From a record high of 76 per cent in April, the latest survey by the influential Asahi Shimbun newspaper showed the approval rating for Abe's Cabinet now standing at 49 per cent, the first time it has dropped below 50 per cent since he assumed power last December.
In the survey, 50 per cent of respondents said they opposed the state secrecy bill, with only 25 per cent supporting it.
Last Tuesday, Japan's Lower House approved the bill, after three weeks, or only 46 hours of debate that critics had slammed as insufficient for the impact it will have. This is just a month after the Cabinet approved the bill.
Under the bill, officials who leak information face 10 years' jail, compared with the one year now. Journalists who obtain information in an "inappropriate" way face five years' imprisonment, although during the debate in the Lower House, it was not made clear what this meant.
Abe has described the state secrecy bill as essential towards ensuring that Japan can share sensitive information with the US and its allies.
While the government has canvassed public comments with regard to the bill, the window for sending them in was only two weeks.
At the only public hearing held in Fukushima on November 25, all seven local officials invited to the hearing opposed the bill.
The resistance is widespread, with opposition MPs, the media, civil groups, lawyers and labour unions, among others, speaking out against the bill, demanding that it be discussed at length or even dropped.
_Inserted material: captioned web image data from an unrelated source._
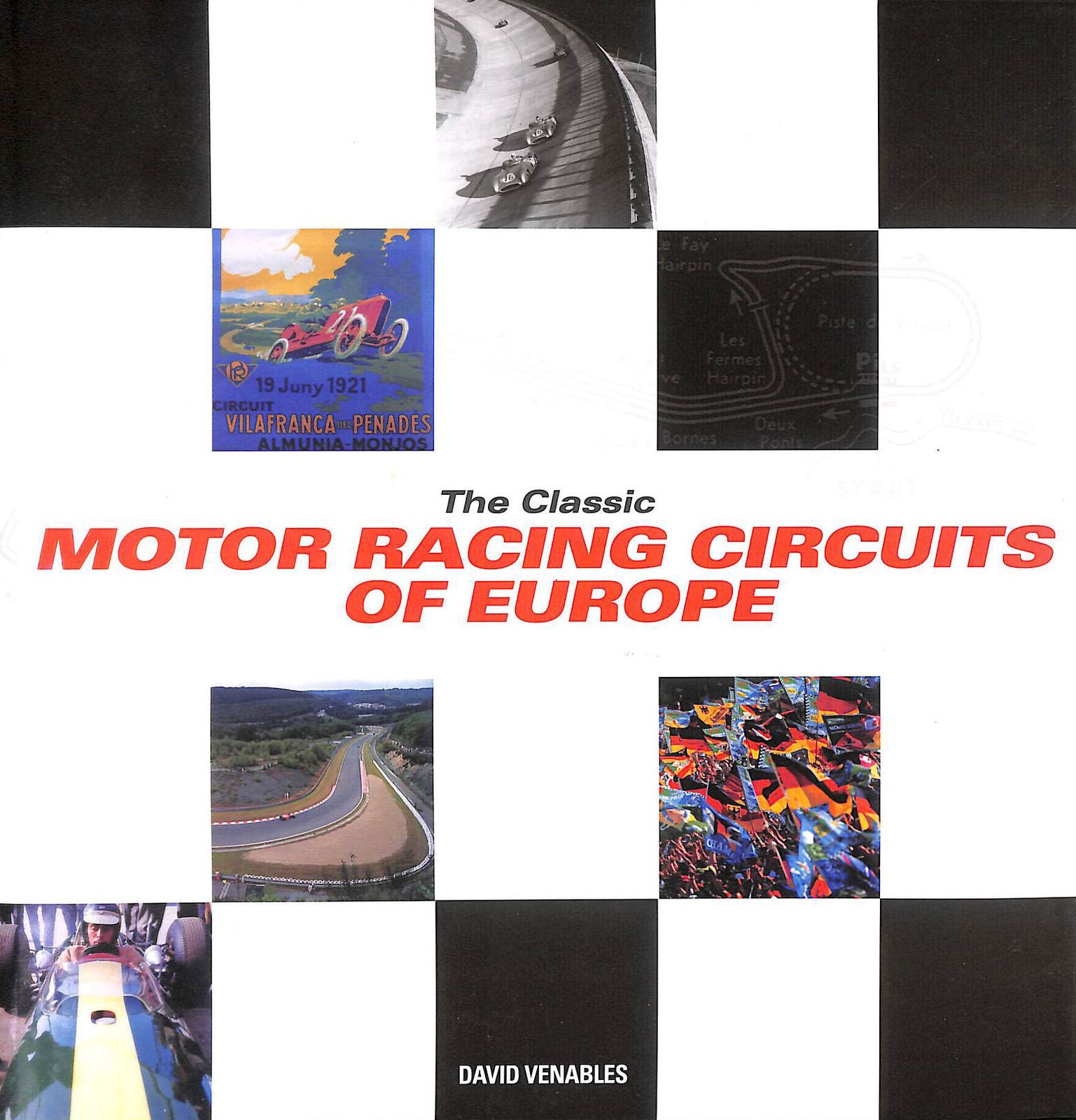 The Classic Motor-Racing Circuits of Europe by Venables, David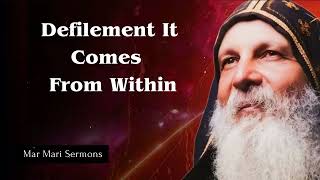 Defilement It Comes | From Within - Mar Mari Sermons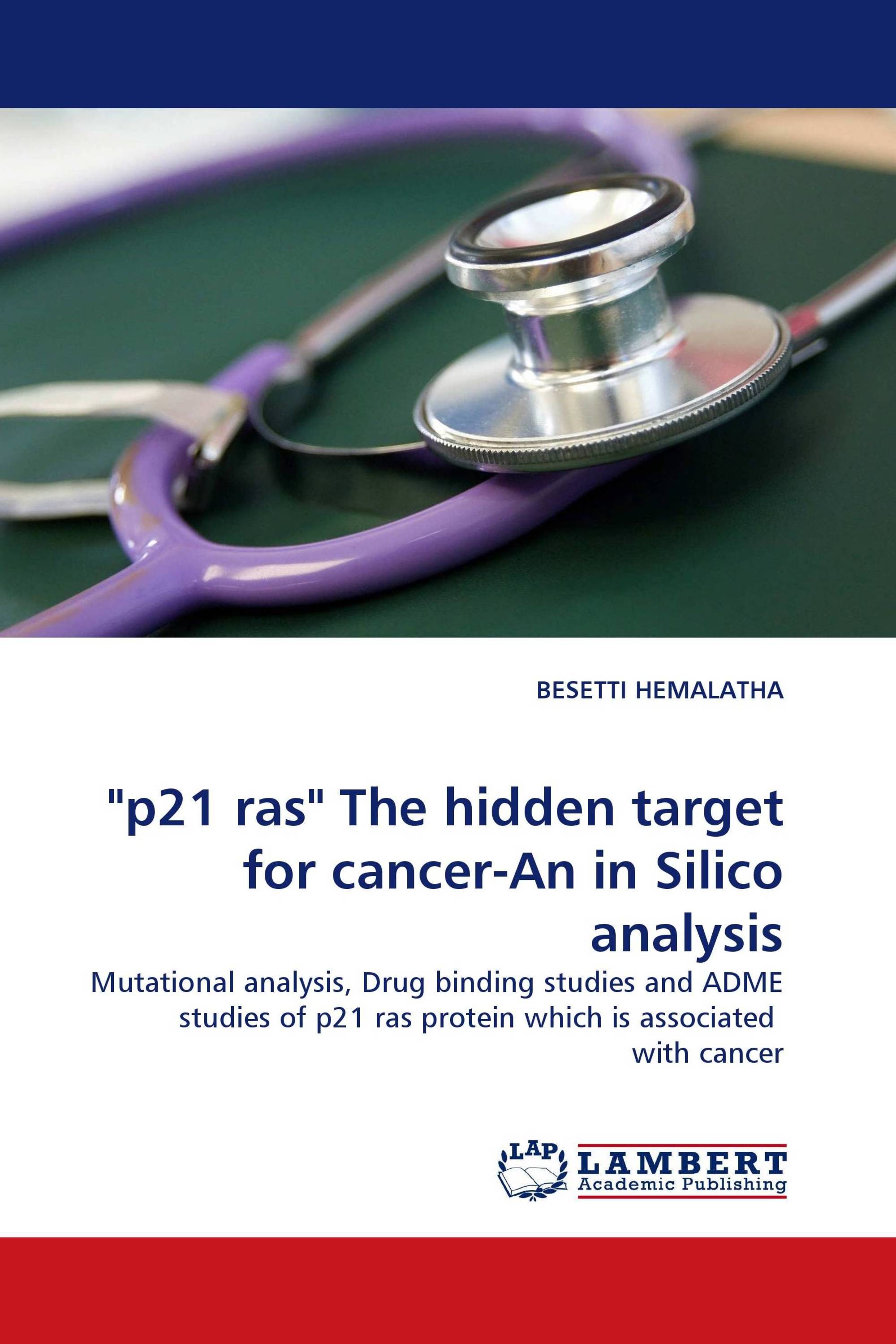 "p21 ras" The hidden target for cancer-An in Silico analysis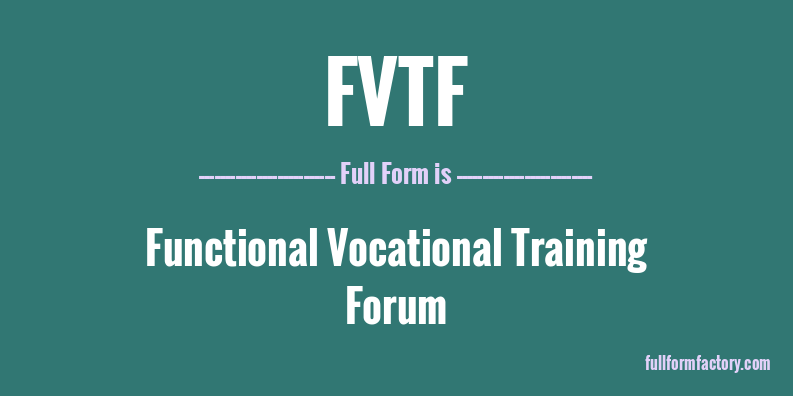 fvtf-full-form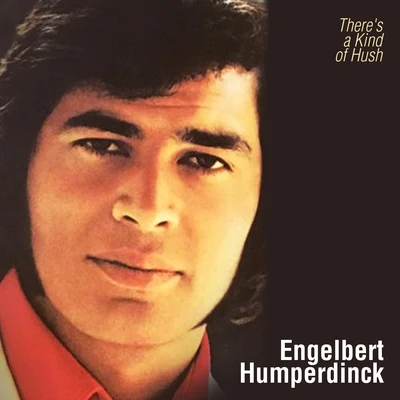 Theres a Kind of Hush 專輯 Engelbert Humperdinck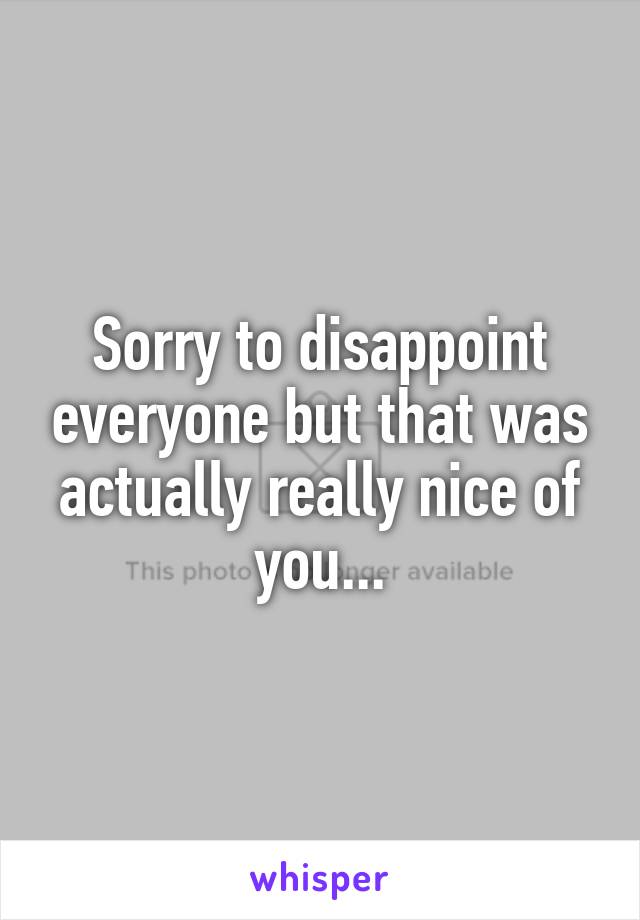 Sorry to disappoint everyone but that was actually really nice of you...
There have been almost daily small street protests by the various groups.
Criticism reached a fever pitch on Monday after the ruling Liberal Democratic Party (LDP) secretary-general Shigeru Ishiba, in a blog, likened noisy street demonstrations against the bill near the Diet building to "terrorist acts".
Ishiba on Monday withdrew his "terrorist acts" description, which was first posted last Friday, but not before he defended himself over the weekend to reporters.
LDP ministers were in damage control mode on Monday, with Chief Cabinet Secretary Yoshihide Suga telling MPs that the terrorism reference was inappropriate.
"Demonstrations are guaranteed under... freedom of speech," he said in response to an MP's question.
Opposition MPs are planning to question Ishiba in Parliament.
Opposition to the bill is gaining momentum as the Upper House is likely to vote on it on Friday, the last day of the current parliamentary session. As the LDP holds a majority in the House, the vote is expected to sail through.
Tokyo Shimbun editorial writer Keiichi Kiriyama on Monday said that under the current bill, the Japanese government would have the power to define almost any information as a state secret for up to 60 years and possibly more, without any independent body to monitor what it does.
"Civil servants are subject to penalties for speaking out of turn under the bill and this will lead to their silence," he said, adding that the government is setting the stage for hiding whatever inconvenient problems it faces.
Despite the drop in approval ratings, Abe on Monday signalled his intention to go through with the attempt to push the bill through by Friday.
"I will do my best to explain the situation in order to address the concerns and apprehensions that the people may have," he told MPs, adding that he is working towards passing the bill before the current Parliament session ends.